Allogeneic hematopoietic cell transplantation using fludarabine plus myeloablative busulfan and melphalan confers promising survival in high-risk hematopoietic neoplasms: a single-center retrospective analysis

Hematology. 2021 Dec;26(1):186-198. doi: 10.1080/16078454.2021.1881228.

Abstract

Objectives: Optimal selection of pretransplant conditioning is crucially vital for improving survival and quality-of-life of patients who receive allogeneic hematopoietic cell transplantation (allo-HCT), particularly in those with high-risk diseases.
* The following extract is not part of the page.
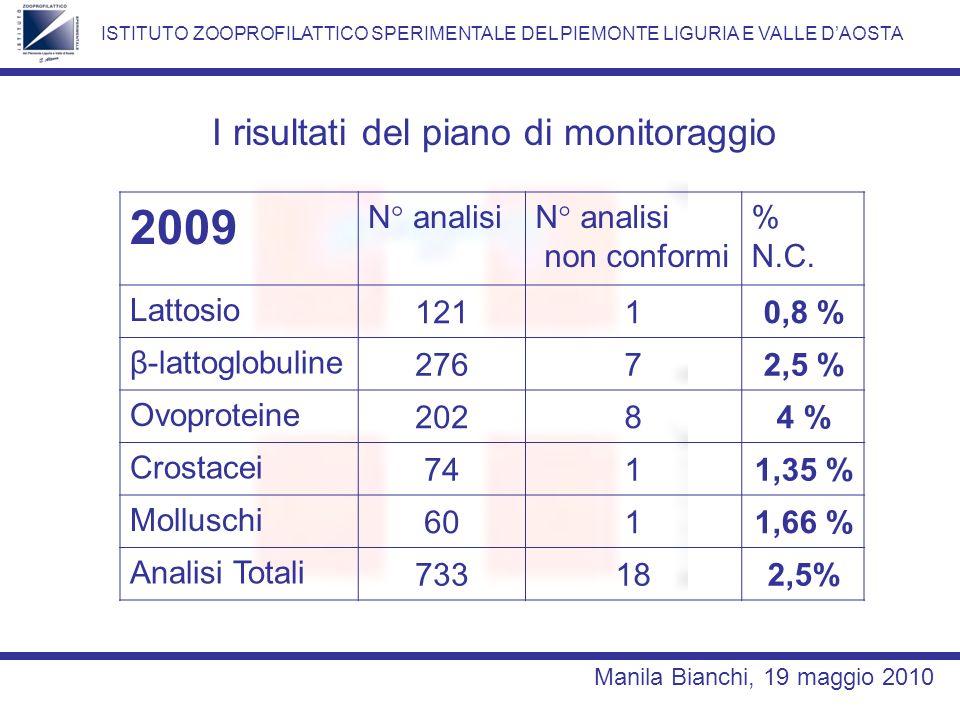 2009 I risultati del piano di monitoraggio N° analisi non conformi %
In this study, we evaluated the efficacy and safety of recently-developed reduced-toxicity myeloablative regimen that combines fludarabine, intravenous busulfan, and melphalan (FBM).

Methods: We conducted a single-center retrospective analysis of 39 patients (23 with myeloid neoplasms and 16 with lymphoid neoplasms), with a median age of 50 (range, 17-68) years, who underwent their first allo-HCT using the FBM regimen. Graft types were bone marrow in 11, peripheral blood in 11, and cord blood in 17 patients. Cyclosporine- or tacrolimus-based graft-versus-host disease (GVHD) prophylaxis was administered. The primary end point of the study was the overall survival rate at 2-year after transplantation.

Results: After a median follow-up of 910 days for the surviving patients, 2-year overall survival was 62% for the entire cohort; 73% in the low-to-intermediate-risk group and 44% in the high-to-very high-risk group classified by the refined CIBMTR Disease Risk Index. Cumulative incidences of engraftment, grade II-IV acute GVHD, chronic GVHD, relapse, and non-relapse mortality were 95%, 56%, 56%, 31%, and 17%, respectively.

Conclusion: These results suggest that our FBM regimen can be applied to allo-HCT using various graft types and yields acceptable outcomes with relatively low non-relapse mortality in both myeloid and lymphoid neoplasms. Also, we observed a promising survival in the group of patients with high-risk diseases, warranting more accumulation of patients and longer follow-up.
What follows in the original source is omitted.